Affix the auxiliary trees as you would in a normal BST.

Reference Tree

Tango Tree

Tango(T, tree-rooted-at-14)

Perform a tango with the tree rooted at 14. We cut out everything below 10 in the reference tree. (We need two cuts, at 8.5 and 11.) Then we merge the root auxiliary tree with the tree rooted at 14.

15 is in the root auxiliary tree, so the Tango tree property has been restored.

The overall runtime for this search is O(2 * lg lg n).

Reference Tree

Accessing 12, 15, 14, 15

This sequence of operations results in no tango operations, since all nodes are already in the root auxiliary tree. Therefore a search for these nodes takes O(lg lg n).

Accessing 7

Accessing 7 in the tree above, however, results in 3 tango operations.

Runtime

The runtime of a single search in a Tango Tree is bounded by the number of non-preferred edges traversed (call this number E) times the amount of work done in a single Tango operation. This equals O(E * lg lg n).

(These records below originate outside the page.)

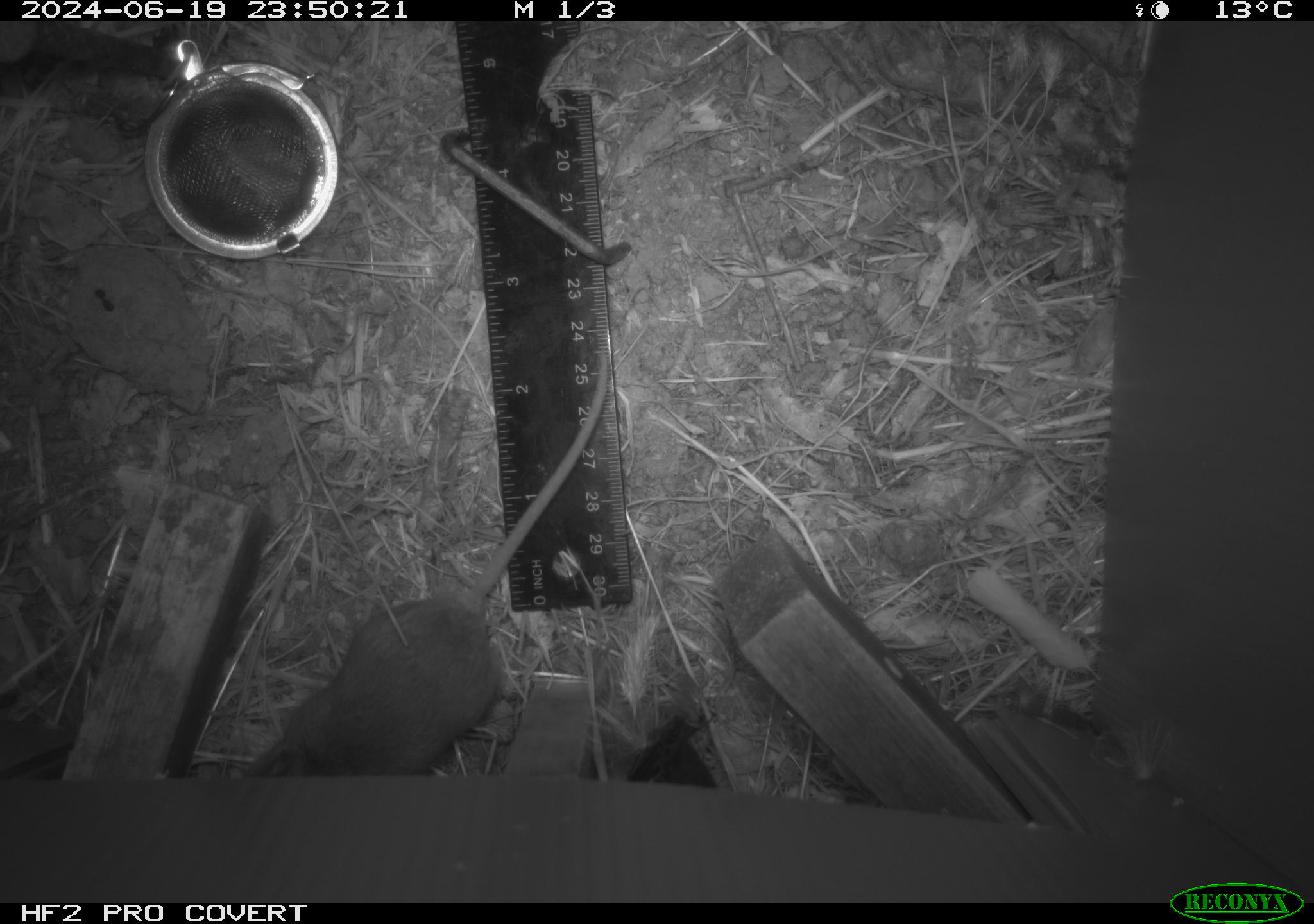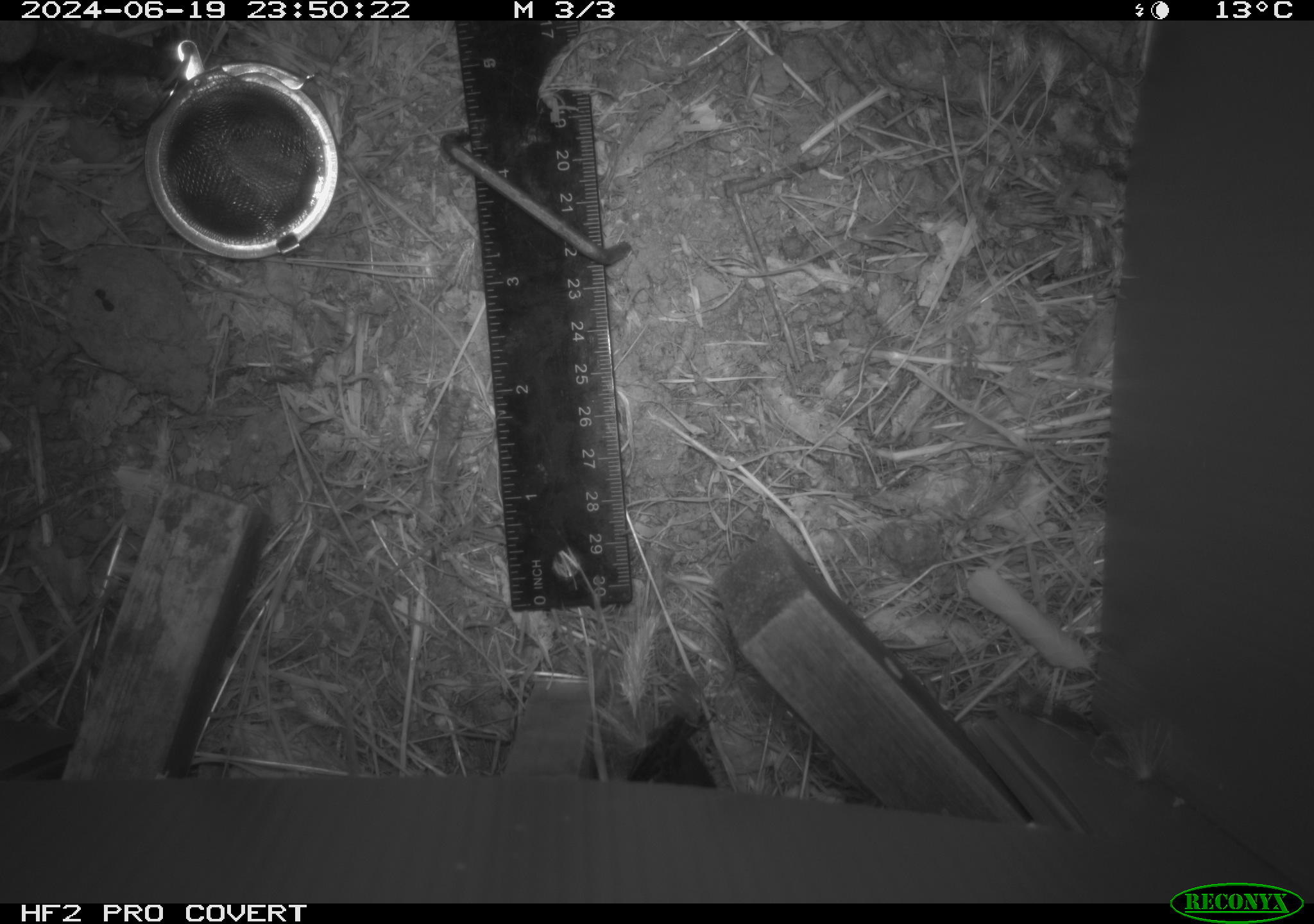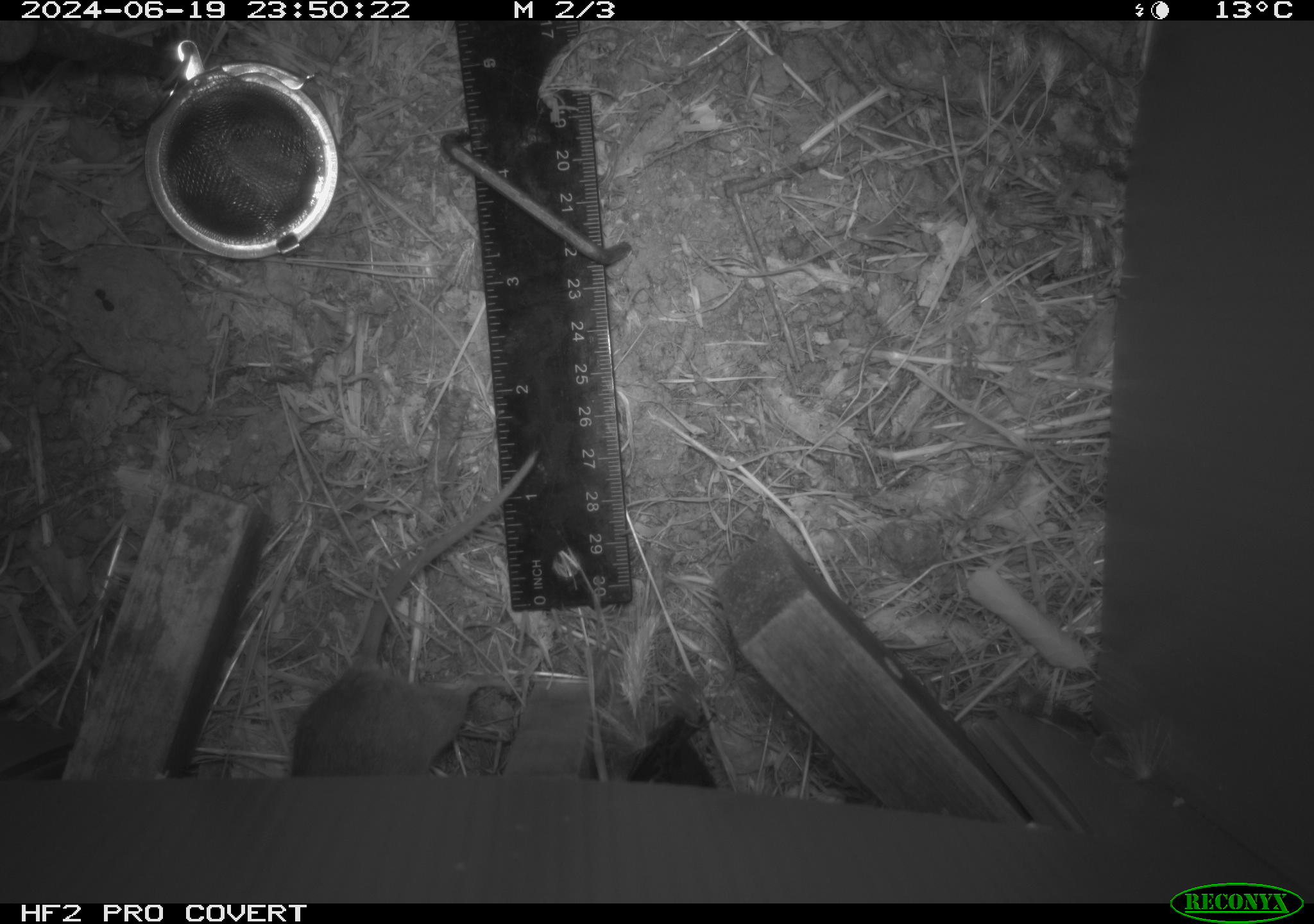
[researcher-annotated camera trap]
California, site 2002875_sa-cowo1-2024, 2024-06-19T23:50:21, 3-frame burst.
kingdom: Animalia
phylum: Chordata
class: Mammalia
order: Rodentia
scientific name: Rodentia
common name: rodent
Rodent (Rodentia).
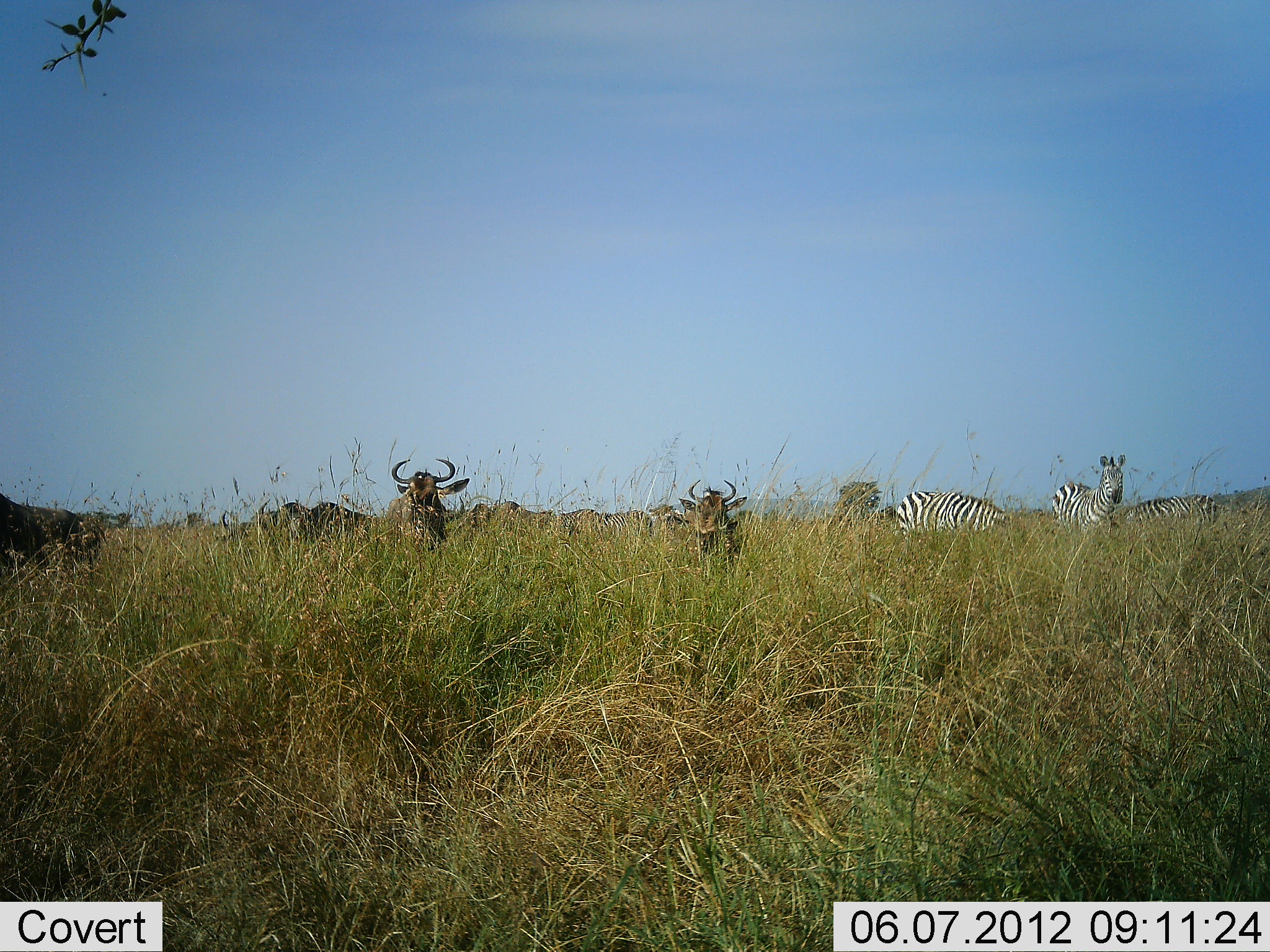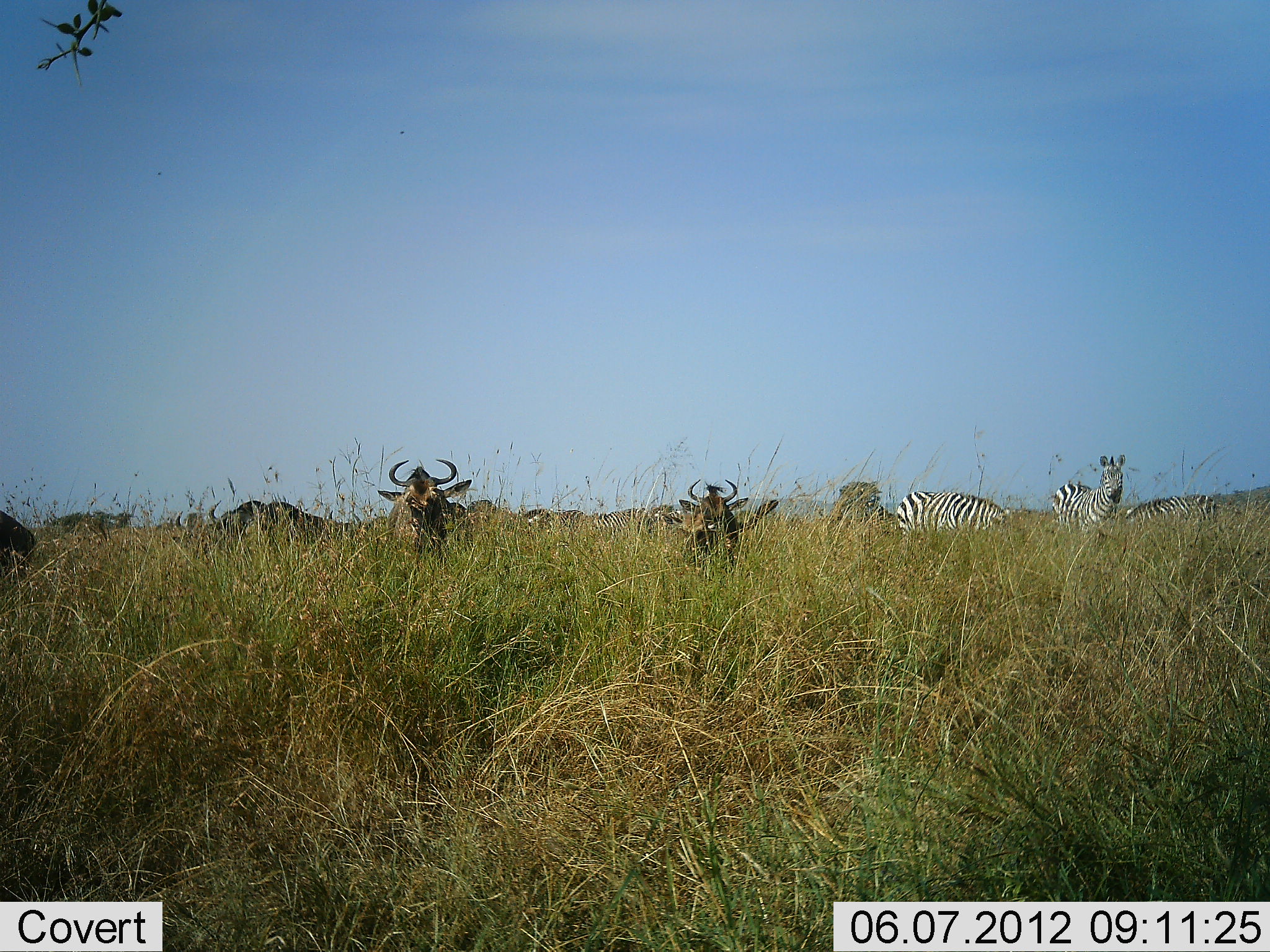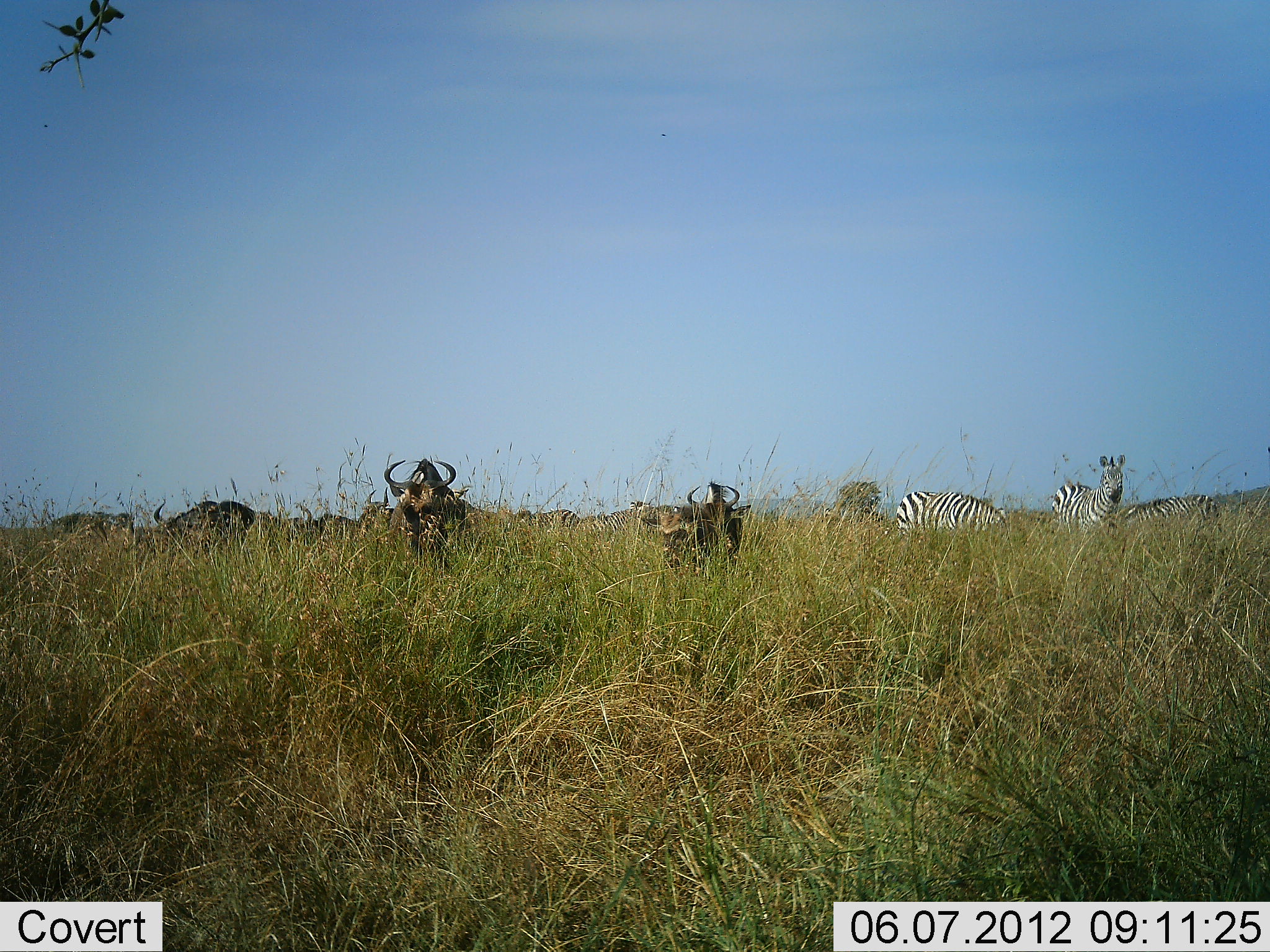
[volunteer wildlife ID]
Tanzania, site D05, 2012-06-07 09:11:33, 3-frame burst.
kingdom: Animalia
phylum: Chordata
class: Mammalia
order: Artiodactyla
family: Bovidae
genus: Connochaetes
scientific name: Connochaetes taurinus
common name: blue wildebeest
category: wildebeest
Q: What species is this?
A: Wildebeest (blue wildebeest) (Connochaetes taurinus).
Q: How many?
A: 8.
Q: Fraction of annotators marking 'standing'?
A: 70%.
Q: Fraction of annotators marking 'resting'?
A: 10%.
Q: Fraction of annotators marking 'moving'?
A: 80%.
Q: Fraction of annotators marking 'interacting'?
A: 0%.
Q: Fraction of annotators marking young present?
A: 0%.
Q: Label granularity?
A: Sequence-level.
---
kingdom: Animalia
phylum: Chordata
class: Mammalia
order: Perissodactyla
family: Equidae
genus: Equus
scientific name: Equus quagga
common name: plains zebra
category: zebra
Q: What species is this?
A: Zebra (plains zebra) (Equus quagga).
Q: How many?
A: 4.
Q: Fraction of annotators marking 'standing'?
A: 91%.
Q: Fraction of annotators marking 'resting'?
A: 0%.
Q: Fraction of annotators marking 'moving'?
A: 18%.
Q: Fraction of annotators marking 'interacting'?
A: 0%.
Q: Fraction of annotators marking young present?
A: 0%.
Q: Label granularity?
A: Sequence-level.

Another way to describe the number of non-preferred edges is the Interleave Lower Bound, also known as the Wilber 1 bound. The Interleave Lower Bound is also described in Demaine, Harmon, Iacono, and Patrascu's paper introducing Tango Trees.

If we can find a tree which requires some constant factor times the interleave lower bound (E) in order to access any arbitrary element, we will have discovered OPT. However, Tango Trees have a runtime of O(E * lg lg n) = O(OPT * lg lg n) = O(lg lg n)-competitive.

What about insertion and deletion?

We perform a tango operation any time that we access an element - the type of access does not matter. If we want to insert an element, we will tango elements towards the root (following the usual search path) until the only option is to insert into the root tree.

For instance, suppose we wanted to insert 8.5 into the tango tree above (the one with 7 at the root). We would perform 2 tango operations, resulting in 8 and 9 both being in the root auxiliary tree, and then insert 8.5 into the root auxiliary tree. We still end up doing an amount of work that is bounded by the number of non-preferred edges traversed times the amount of work done in a Tango operation. This equals O(E * lg lg n).

Extending this argument to deletion is trivial, as you perform the same search, and then delete.

So What?

It is conjectured that Splay Trees are optimal, but this conjecture is currently unproven.

Tango Trees represent the first (and only) real progress in the search for OPT since the problem was put forth in the mid-1980s, and there has been very little progress since they were introduced in 2004. However, they improved on the previous best known/proven competitive ratio of O(lg n), held by Red-Black Trees and AVL Trees.